• Dataset excerpt:
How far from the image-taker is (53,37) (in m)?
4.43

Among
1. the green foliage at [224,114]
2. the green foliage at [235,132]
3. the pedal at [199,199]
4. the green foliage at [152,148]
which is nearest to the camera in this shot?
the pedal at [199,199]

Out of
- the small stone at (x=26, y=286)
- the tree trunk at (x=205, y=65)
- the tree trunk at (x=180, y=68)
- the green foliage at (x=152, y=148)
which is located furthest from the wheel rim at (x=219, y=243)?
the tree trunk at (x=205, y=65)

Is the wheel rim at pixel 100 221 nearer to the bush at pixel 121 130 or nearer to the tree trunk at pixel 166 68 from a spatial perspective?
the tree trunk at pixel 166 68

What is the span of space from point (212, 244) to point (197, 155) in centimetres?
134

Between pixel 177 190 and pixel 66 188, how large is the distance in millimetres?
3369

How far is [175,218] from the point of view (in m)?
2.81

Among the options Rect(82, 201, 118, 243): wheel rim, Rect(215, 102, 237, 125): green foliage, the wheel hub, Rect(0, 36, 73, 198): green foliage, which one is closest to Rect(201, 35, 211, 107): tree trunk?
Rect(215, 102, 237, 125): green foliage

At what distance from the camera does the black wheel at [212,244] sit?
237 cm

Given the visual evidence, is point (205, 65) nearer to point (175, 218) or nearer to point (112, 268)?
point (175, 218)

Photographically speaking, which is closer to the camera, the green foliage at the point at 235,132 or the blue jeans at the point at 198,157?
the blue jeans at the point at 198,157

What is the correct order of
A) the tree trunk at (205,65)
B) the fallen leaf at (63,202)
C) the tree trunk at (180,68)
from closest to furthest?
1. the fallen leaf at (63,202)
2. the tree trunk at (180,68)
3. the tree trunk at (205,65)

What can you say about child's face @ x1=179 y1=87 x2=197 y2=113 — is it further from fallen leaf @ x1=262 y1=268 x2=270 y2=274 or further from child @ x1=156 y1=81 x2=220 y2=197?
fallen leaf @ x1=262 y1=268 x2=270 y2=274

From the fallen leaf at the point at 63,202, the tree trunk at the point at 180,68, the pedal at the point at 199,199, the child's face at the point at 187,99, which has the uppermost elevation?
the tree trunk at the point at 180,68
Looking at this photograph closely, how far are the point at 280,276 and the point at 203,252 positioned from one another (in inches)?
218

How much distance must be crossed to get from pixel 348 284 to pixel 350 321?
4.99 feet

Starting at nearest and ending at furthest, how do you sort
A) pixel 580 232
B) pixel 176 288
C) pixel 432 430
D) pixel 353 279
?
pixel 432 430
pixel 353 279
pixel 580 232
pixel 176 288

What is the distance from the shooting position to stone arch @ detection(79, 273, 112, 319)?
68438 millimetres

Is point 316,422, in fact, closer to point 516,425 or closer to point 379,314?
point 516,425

• Brief: Reproduce all of the items above verbatim.

• Solution to the exercise:
How far from the image-taker is (53,37) (in m)?
4.43

Among
1. the green foliage at [224,114]
2. the green foliage at [235,132]
3. the pedal at [199,199]
4. the green foliage at [152,148]
which is nearest to the camera in this shot?
the pedal at [199,199]

Out of
- the small stone at (x=26, y=286)
- the tree trunk at (x=205, y=65)
- the tree trunk at (x=180, y=68)
- the green foliage at (x=152, y=148)
which is located furthest from the wheel rim at (x=219, y=243)?
the tree trunk at (x=205, y=65)

Is the wheel rim at pixel 100 221 nearer to the bush at pixel 121 130 or nearer to the tree trunk at pixel 166 68 from a spatial perspective?
the tree trunk at pixel 166 68

What is the span of space from point (212, 244) to point (197, 155) in centimetres?
134

Between pixel 177 190 and pixel 66 188, how large is the distance in millimetres?
3369

How far is [175,218] from the point of view (in m)?
2.81

Among the options Rect(82, 201, 118, 243): wheel rim, Rect(215, 102, 237, 125): green foliage, the wheel hub, Rect(0, 36, 73, 198): green foliage, which one is closest to Rect(201, 35, 211, 107): tree trunk?
Rect(215, 102, 237, 125): green foliage

At what distance from the camera does the black wheel at [212,244] sit?
237 cm

Given the visual evidence, is point (205, 65) nearer to point (175, 218) or nearer to point (112, 268)?
point (175, 218)

Photographically speaking, which is closer to the camera, the green foliage at the point at 235,132 or the blue jeans at the point at 198,157?
the blue jeans at the point at 198,157

What is the correct order of
A) the tree trunk at (205,65)
B) the fallen leaf at (63,202)
C) the tree trunk at (180,68)
from closest to furthest?
1. the fallen leaf at (63,202)
2. the tree trunk at (180,68)
3. the tree trunk at (205,65)

What can you say about child's face @ x1=179 y1=87 x2=197 y2=113 — is it further from fallen leaf @ x1=262 y1=268 x2=270 y2=274 or further from child @ x1=156 y1=81 x2=220 y2=197?
fallen leaf @ x1=262 y1=268 x2=270 y2=274

From the fallen leaf at the point at 63,202, the tree trunk at the point at 180,68, the pedal at the point at 199,199, the child's face at the point at 187,99, which has the uppermost elevation?
the tree trunk at the point at 180,68
Looking at this photograph closely, how far are the point at 280,276 and the point at 203,252 positioned from one another (in inches)?
218

How much distance must be crossed to get from pixel 348 284 to pixel 350 321?
4.99 feet

Starting at nearest and ending at furthest, how do you sort
A) pixel 580 232
B) pixel 176 288
C) pixel 432 430
D) pixel 353 279
?
pixel 432 430
pixel 353 279
pixel 580 232
pixel 176 288

What is the distance from the shooting position to stone arch @ detection(79, 273, 112, 319)?
68438 millimetres

Is point 316,422, in fact, closer to point 516,425 or closer to point 379,314?
point 516,425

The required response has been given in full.